Kampala, Uganda | THE INDEPENDENT | A new set of standards for solar equipment has been adopted to protect actors in the solar-sector in Uganda.
The standards were adopted from the International Electrotechnical Commission to improve the quality of solar products to have a fair market competition by getting rid of fakes on the market. These standards will apply for the plug and play and solar home systems which include batteries, torches, lamps, chargers, controllers, fans, radios, cables, and panels among other solar gadgets under 350 watts.
Patricia Ejalu, the Deputy Executive Director at Uganda National Bureau of Standards-UNBS, is optimistic that the review will allow solar product users, traders and manufacturers to have an input into the process and ease enforcement of the new standards. This she adds will guarantee the safety of solar product users.
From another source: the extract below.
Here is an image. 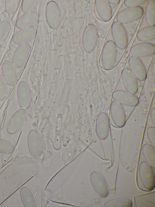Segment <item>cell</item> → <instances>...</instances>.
I'll use <instances>...</instances> for the list:
<instances>
[{"label":"cell","mask_w":155,"mask_h":207,"mask_svg":"<svg viewBox=\"0 0 155 207\" xmlns=\"http://www.w3.org/2000/svg\"><path fill=\"white\" fill-rule=\"evenodd\" d=\"M117 55V47L112 40L105 42L101 54V61L103 68L109 70L113 68L116 62Z\"/></svg>","instance_id":"cell-1"},{"label":"cell","mask_w":155,"mask_h":207,"mask_svg":"<svg viewBox=\"0 0 155 207\" xmlns=\"http://www.w3.org/2000/svg\"><path fill=\"white\" fill-rule=\"evenodd\" d=\"M98 33L97 28L93 24H88L83 34L82 43L84 50L87 53L92 52L97 42Z\"/></svg>","instance_id":"cell-2"},{"label":"cell","mask_w":155,"mask_h":207,"mask_svg":"<svg viewBox=\"0 0 155 207\" xmlns=\"http://www.w3.org/2000/svg\"><path fill=\"white\" fill-rule=\"evenodd\" d=\"M111 32L113 42L117 48L124 49L127 46L128 38L126 29L122 24L115 21L111 27Z\"/></svg>","instance_id":"cell-3"},{"label":"cell","mask_w":155,"mask_h":207,"mask_svg":"<svg viewBox=\"0 0 155 207\" xmlns=\"http://www.w3.org/2000/svg\"><path fill=\"white\" fill-rule=\"evenodd\" d=\"M139 178L143 186L148 190L153 189L155 186V178L152 167L146 161L141 162L138 168Z\"/></svg>","instance_id":"cell-4"},{"label":"cell","mask_w":155,"mask_h":207,"mask_svg":"<svg viewBox=\"0 0 155 207\" xmlns=\"http://www.w3.org/2000/svg\"><path fill=\"white\" fill-rule=\"evenodd\" d=\"M45 16L47 23L50 28L54 29L58 27L61 20V13L58 6L54 1H51L47 3Z\"/></svg>","instance_id":"cell-5"},{"label":"cell","mask_w":155,"mask_h":207,"mask_svg":"<svg viewBox=\"0 0 155 207\" xmlns=\"http://www.w3.org/2000/svg\"><path fill=\"white\" fill-rule=\"evenodd\" d=\"M143 13V9L140 6L127 7L118 13L116 19L122 24L129 23L139 19Z\"/></svg>","instance_id":"cell-6"},{"label":"cell","mask_w":155,"mask_h":207,"mask_svg":"<svg viewBox=\"0 0 155 207\" xmlns=\"http://www.w3.org/2000/svg\"><path fill=\"white\" fill-rule=\"evenodd\" d=\"M27 115L25 109L21 108L17 110L8 120L6 127L7 132L12 134L18 131L24 124Z\"/></svg>","instance_id":"cell-7"},{"label":"cell","mask_w":155,"mask_h":207,"mask_svg":"<svg viewBox=\"0 0 155 207\" xmlns=\"http://www.w3.org/2000/svg\"><path fill=\"white\" fill-rule=\"evenodd\" d=\"M16 96L19 106L26 109L29 107L31 100V93L28 83L21 80L18 83L16 89Z\"/></svg>","instance_id":"cell-8"},{"label":"cell","mask_w":155,"mask_h":207,"mask_svg":"<svg viewBox=\"0 0 155 207\" xmlns=\"http://www.w3.org/2000/svg\"><path fill=\"white\" fill-rule=\"evenodd\" d=\"M27 146L29 152L33 157H38L41 154L42 144L40 136L36 130H32L29 133L27 137Z\"/></svg>","instance_id":"cell-9"},{"label":"cell","mask_w":155,"mask_h":207,"mask_svg":"<svg viewBox=\"0 0 155 207\" xmlns=\"http://www.w3.org/2000/svg\"><path fill=\"white\" fill-rule=\"evenodd\" d=\"M31 48L27 43L19 45L15 49L12 55V62L16 68L22 66L28 60Z\"/></svg>","instance_id":"cell-10"},{"label":"cell","mask_w":155,"mask_h":207,"mask_svg":"<svg viewBox=\"0 0 155 207\" xmlns=\"http://www.w3.org/2000/svg\"><path fill=\"white\" fill-rule=\"evenodd\" d=\"M129 69L137 80L141 81L144 80L147 76L145 65L139 57L131 55L128 59Z\"/></svg>","instance_id":"cell-11"},{"label":"cell","mask_w":155,"mask_h":207,"mask_svg":"<svg viewBox=\"0 0 155 207\" xmlns=\"http://www.w3.org/2000/svg\"><path fill=\"white\" fill-rule=\"evenodd\" d=\"M90 180L91 185L96 192L100 196L105 197L108 194L107 183L102 175L96 171L91 172Z\"/></svg>","instance_id":"cell-12"},{"label":"cell","mask_w":155,"mask_h":207,"mask_svg":"<svg viewBox=\"0 0 155 207\" xmlns=\"http://www.w3.org/2000/svg\"><path fill=\"white\" fill-rule=\"evenodd\" d=\"M1 75L7 85L12 86L16 83L17 74L16 68L12 62L6 59L2 62L1 66Z\"/></svg>","instance_id":"cell-13"},{"label":"cell","mask_w":155,"mask_h":207,"mask_svg":"<svg viewBox=\"0 0 155 207\" xmlns=\"http://www.w3.org/2000/svg\"><path fill=\"white\" fill-rule=\"evenodd\" d=\"M112 97L121 105L128 106H136L139 103V99L136 95L126 91L115 90L112 93Z\"/></svg>","instance_id":"cell-14"},{"label":"cell","mask_w":155,"mask_h":207,"mask_svg":"<svg viewBox=\"0 0 155 207\" xmlns=\"http://www.w3.org/2000/svg\"><path fill=\"white\" fill-rule=\"evenodd\" d=\"M110 127L108 115L104 112L100 113L97 116L95 123L96 133L100 139L104 140L107 137L109 132Z\"/></svg>","instance_id":"cell-15"},{"label":"cell","mask_w":155,"mask_h":207,"mask_svg":"<svg viewBox=\"0 0 155 207\" xmlns=\"http://www.w3.org/2000/svg\"><path fill=\"white\" fill-rule=\"evenodd\" d=\"M121 76L123 84L126 91L134 94H136L138 90V82L129 68H124Z\"/></svg>","instance_id":"cell-16"},{"label":"cell","mask_w":155,"mask_h":207,"mask_svg":"<svg viewBox=\"0 0 155 207\" xmlns=\"http://www.w3.org/2000/svg\"><path fill=\"white\" fill-rule=\"evenodd\" d=\"M110 113L113 121L117 127H121L125 125L126 116L121 104L116 101H113L110 106Z\"/></svg>","instance_id":"cell-17"},{"label":"cell","mask_w":155,"mask_h":207,"mask_svg":"<svg viewBox=\"0 0 155 207\" xmlns=\"http://www.w3.org/2000/svg\"><path fill=\"white\" fill-rule=\"evenodd\" d=\"M130 52L132 55L139 58L149 56L155 54V45L148 42L138 43L130 48Z\"/></svg>","instance_id":"cell-18"},{"label":"cell","mask_w":155,"mask_h":207,"mask_svg":"<svg viewBox=\"0 0 155 207\" xmlns=\"http://www.w3.org/2000/svg\"><path fill=\"white\" fill-rule=\"evenodd\" d=\"M94 7L97 15L101 21H109L112 16V8L108 0H95Z\"/></svg>","instance_id":"cell-19"},{"label":"cell","mask_w":155,"mask_h":207,"mask_svg":"<svg viewBox=\"0 0 155 207\" xmlns=\"http://www.w3.org/2000/svg\"><path fill=\"white\" fill-rule=\"evenodd\" d=\"M36 33V29L33 27L21 29L14 34L12 38V42L19 45L27 43L35 37Z\"/></svg>","instance_id":"cell-20"},{"label":"cell","mask_w":155,"mask_h":207,"mask_svg":"<svg viewBox=\"0 0 155 207\" xmlns=\"http://www.w3.org/2000/svg\"><path fill=\"white\" fill-rule=\"evenodd\" d=\"M39 17L38 13L36 11L25 13L17 19L15 26L20 29L31 27L38 21Z\"/></svg>","instance_id":"cell-21"},{"label":"cell","mask_w":155,"mask_h":207,"mask_svg":"<svg viewBox=\"0 0 155 207\" xmlns=\"http://www.w3.org/2000/svg\"><path fill=\"white\" fill-rule=\"evenodd\" d=\"M135 206L136 207H155V192L134 196Z\"/></svg>","instance_id":"cell-22"},{"label":"cell","mask_w":155,"mask_h":207,"mask_svg":"<svg viewBox=\"0 0 155 207\" xmlns=\"http://www.w3.org/2000/svg\"><path fill=\"white\" fill-rule=\"evenodd\" d=\"M19 193L21 201L24 207H36L35 197L29 188L26 186L22 187L20 189Z\"/></svg>","instance_id":"cell-23"},{"label":"cell","mask_w":155,"mask_h":207,"mask_svg":"<svg viewBox=\"0 0 155 207\" xmlns=\"http://www.w3.org/2000/svg\"><path fill=\"white\" fill-rule=\"evenodd\" d=\"M137 39L140 41L147 42L155 39V26H148L144 27L137 32Z\"/></svg>","instance_id":"cell-24"},{"label":"cell","mask_w":155,"mask_h":207,"mask_svg":"<svg viewBox=\"0 0 155 207\" xmlns=\"http://www.w3.org/2000/svg\"><path fill=\"white\" fill-rule=\"evenodd\" d=\"M143 156L150 166L154 169L155 168V149L151 145L145 144L141 148Z\"/></svg>","instance_id":"cell-25"},{"label":"cell","mask_w":155,"mask_h":207,"mask_svg":"<svg viewBox=\"0 0 155 207\" xmlns=\"http://www.w3.org/2000/svg\"><path fill=\"white\" fill-rule=\"evenodd\" d=\"M145 19L148 26L155 24V0H150L147 3L145 12Z\"/></svg>","instance_id":"cell-26"},{"label":"cell","mask_w":155,"mask_h":207,"mask_svg":"<svg viewBox=\"0 0 155 207\" xmlns=\"http://www.w3.org/2000/svg\"><path fill=\"white\" fill-rule=\"evenodd\" d=\"M132 202L130 199L125 198H116L110 199L104 203V207H131Z\"/></svg>","instance_id":"cell-27"},{"label":"cell","mask_w":155,"mask_h":207,"mask_svg":"<svg viewBox=\"0 0 155 207\" xmlns=\"http://www.w3.org/2000/svg\"><path fill=\"white\" fill-rule=\"evenodd\" d=\"M21 2L20 0H5L4 2V10L9 15L14 14L18 9Z\"/></svg>","instance_id":"cell-28"},{"label":"cell","mask_w":155,"mask_h":207,"mask_svg":"<svg viewBox=\"0 0 155 207\" xmlns=\"http://www.w3.org/2000/svg\"><path fill=\"white\" fill-rule=\"evenodd\" d=\"M38 0H23L21 4V10L24 13L32 12L37 5Z\"/></svg>","instance_id":"cell-29"},{"label":"cell","mask_w":155,"mask_h":207,"mask_svg":"<svg viewBox=\"0 0 155 207\" xmlns=\"http://www.w3.org/2000/svg\"><path fill=\"white\" fill-rule=\"evenodd\" d=\"M13 144L8 141L0 138V154H9L13 151Z\"/></svg>","instance_id":"cell-30"},{"label":"cell","mask_w":155,"mask_h":207,"mask_svg":"<svg viewBox=\"0 0 155 207\" xmlns=\"http://www.w3.org/2000/svg\"><path fill=\"white\" fill-rule=\"evenodd\" d=\"M11 26L10 23L8 20H3L0 22V42L7 36Z\"/></svg>","instance_id":"cell-31"},{"label":"cell","mask_w":155,"mask_h":207,"mask_svg":"<svg viewBox=\"0 0 155 207\" xmlns=\"http://www.w3.org/2000/svg\"><path fill=\"white\" fill-rule=\"evenodd\" d=\"M146 133L148 140L151 145L155 147V127L151 126L147 129Z\"/></svg>","instance_id":"cell-32"},{"label":"cell","mask_w":155,"mask_h":207,"mask_svg":"<svg viewBox=\"0 0 155 207\" xmlns=\"http://www.w3.org/2000/svg\"><path fill=\"white\" fill-rule=\"evenodd\" d=\"M7 84L1 74H0V100H3L7 92Z\"/></svg>","instance_id":"cell-33"},{"label":"cell","mask_w":155,"mask_h":207,"mask_svg":"<svg viewBox=\"0 0 155 207\" xmlns=\"http://www.w3.org/2000/svg\"><path fill=\"white\" fill-rule=\"evenodd\" d=\"M147 1V0H125L124 5L127 8L139 6Z\"/></svg>","instance_id":"cell-34"},{"label":"cell","mask_w":155,"mask_h":207,"mask_svg":"<svg viewBox=\"0 0 155 207\" xmlns=\"http://www.w3.org/2000/svg\"><path fill=\"white\" fill-rule=\"evenodd\" d=\"M150 120L154 126H155V108H152L150 112Z\"/></svg>","instance_id":"cell-35"},{"label":"cell","mask_w":155,"mask_h":207,"mask_svg":"<svg viewBox=\"0 0 155 207\" xmlns=\"http://www.w3.org/2000/svg\"><path fill=\"white\" fill-rule=\"evenodd\" d=\"M108 1L110 4L113 5H118L120 2V0H109Z\"/></svg>","instance_id":"cell-36"}]
</instances>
Energy consultant Eng. Kiremu Mgambo says that the standards address core aspects of durability, efficiency and functionality, that have been the focus of the Lighting Global Quality Standards in developed countries over the years. These include: advertising and marketing materials accurately reflecting tested product performance, appropriate protection from water exposure and physical access, having durable switches and connectors among others.
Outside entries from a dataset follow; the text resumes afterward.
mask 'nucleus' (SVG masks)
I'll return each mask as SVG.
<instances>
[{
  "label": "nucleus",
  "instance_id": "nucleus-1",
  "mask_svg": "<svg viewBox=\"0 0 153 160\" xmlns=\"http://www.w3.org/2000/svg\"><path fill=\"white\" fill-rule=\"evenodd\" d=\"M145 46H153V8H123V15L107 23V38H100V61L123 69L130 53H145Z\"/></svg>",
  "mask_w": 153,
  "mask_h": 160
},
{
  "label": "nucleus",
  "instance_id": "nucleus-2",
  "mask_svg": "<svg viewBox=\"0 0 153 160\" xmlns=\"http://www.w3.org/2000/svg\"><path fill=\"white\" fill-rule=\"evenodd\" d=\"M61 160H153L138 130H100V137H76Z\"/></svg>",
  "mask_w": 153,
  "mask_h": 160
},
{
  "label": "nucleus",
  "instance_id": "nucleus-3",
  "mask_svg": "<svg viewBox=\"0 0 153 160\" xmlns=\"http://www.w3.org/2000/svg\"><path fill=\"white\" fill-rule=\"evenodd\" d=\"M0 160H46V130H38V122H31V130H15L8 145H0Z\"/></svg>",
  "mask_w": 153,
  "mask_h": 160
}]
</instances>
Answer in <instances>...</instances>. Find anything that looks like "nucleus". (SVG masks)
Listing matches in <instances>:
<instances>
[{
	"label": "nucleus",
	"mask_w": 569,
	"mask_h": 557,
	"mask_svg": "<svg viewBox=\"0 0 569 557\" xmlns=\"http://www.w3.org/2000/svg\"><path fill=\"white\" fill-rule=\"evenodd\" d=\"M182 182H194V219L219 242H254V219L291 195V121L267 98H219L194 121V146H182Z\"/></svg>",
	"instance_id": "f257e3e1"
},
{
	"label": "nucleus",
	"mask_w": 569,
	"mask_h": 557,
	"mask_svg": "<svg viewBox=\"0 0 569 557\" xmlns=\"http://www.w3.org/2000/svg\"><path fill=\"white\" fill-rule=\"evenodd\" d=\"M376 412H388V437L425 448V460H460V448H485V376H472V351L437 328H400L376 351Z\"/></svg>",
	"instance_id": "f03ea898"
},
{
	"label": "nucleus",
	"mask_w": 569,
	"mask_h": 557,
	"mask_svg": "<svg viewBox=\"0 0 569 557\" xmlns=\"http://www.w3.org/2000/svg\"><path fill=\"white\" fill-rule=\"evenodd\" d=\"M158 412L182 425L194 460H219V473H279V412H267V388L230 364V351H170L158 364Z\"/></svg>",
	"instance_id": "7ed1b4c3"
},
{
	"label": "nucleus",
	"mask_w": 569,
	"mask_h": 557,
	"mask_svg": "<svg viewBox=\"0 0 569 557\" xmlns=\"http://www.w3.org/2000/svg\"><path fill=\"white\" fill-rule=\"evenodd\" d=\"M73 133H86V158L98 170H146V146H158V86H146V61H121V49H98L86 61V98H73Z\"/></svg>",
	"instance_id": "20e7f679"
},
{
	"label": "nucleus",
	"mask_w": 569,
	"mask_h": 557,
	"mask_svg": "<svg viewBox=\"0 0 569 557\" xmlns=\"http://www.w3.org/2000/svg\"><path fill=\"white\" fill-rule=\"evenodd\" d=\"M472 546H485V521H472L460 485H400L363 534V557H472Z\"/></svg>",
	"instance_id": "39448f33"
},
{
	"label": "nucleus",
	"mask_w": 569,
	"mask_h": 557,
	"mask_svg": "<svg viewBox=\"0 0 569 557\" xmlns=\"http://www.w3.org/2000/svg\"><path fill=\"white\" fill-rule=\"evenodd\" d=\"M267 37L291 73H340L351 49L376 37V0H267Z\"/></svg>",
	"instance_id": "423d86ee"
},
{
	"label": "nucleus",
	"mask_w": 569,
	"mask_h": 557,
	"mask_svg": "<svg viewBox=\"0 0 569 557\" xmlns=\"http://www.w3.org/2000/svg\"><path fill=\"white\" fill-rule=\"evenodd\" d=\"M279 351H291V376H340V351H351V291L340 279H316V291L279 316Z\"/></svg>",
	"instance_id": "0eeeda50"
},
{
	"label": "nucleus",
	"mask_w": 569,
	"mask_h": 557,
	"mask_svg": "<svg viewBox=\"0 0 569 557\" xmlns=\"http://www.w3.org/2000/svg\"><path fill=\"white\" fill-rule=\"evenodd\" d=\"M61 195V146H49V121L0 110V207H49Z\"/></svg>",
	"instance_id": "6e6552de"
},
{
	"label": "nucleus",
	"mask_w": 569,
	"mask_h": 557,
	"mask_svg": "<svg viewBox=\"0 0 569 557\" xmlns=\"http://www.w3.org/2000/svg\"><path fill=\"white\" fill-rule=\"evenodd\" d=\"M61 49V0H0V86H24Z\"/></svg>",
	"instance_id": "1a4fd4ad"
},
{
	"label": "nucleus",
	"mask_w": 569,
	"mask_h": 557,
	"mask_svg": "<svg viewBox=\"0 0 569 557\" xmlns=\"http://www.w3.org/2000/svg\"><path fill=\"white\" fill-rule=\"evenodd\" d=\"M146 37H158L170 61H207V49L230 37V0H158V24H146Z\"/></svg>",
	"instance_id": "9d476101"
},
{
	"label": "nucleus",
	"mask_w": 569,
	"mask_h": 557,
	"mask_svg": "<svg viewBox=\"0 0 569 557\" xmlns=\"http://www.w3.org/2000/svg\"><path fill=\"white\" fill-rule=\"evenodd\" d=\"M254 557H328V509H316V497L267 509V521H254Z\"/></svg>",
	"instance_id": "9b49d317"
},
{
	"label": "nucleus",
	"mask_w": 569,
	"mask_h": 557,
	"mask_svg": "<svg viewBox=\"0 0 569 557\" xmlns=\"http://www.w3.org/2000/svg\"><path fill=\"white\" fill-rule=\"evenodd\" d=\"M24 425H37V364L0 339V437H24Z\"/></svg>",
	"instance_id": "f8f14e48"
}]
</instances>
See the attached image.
According to the guidelines, all solar products on the market must have safety certification batteries, should not have mercury and cadmium, they should have circuit breakers, the right size of wires in line with current-voltage and must withstand heat and cold temperatures with its insulation not breaking.
Eng Kiremu says that a 2019 survey shows that 70 percent of solar products marketed in Uganda do not qualify for use, hence the need for solar standards.
According to Joyce Nkuyahaga, the Chief Executive Officer of the Uganda Solar Energy Association, the new standards will promote market growth with a fair competition among solar products dealers, protect consumers, create jobs and increase energy access with availability of genuine solar products in Uganda.
Benon Bena, the manager off-grid at Rural Electrification Agency (REA) says that sub-standard products in the renewable energy sector have affected efforts to improve off grid electricity access in Uganda, which now stands at 26 percent.
The review will run until November 30, while the standards will be presented to the National Standards Council for approval in December 2020.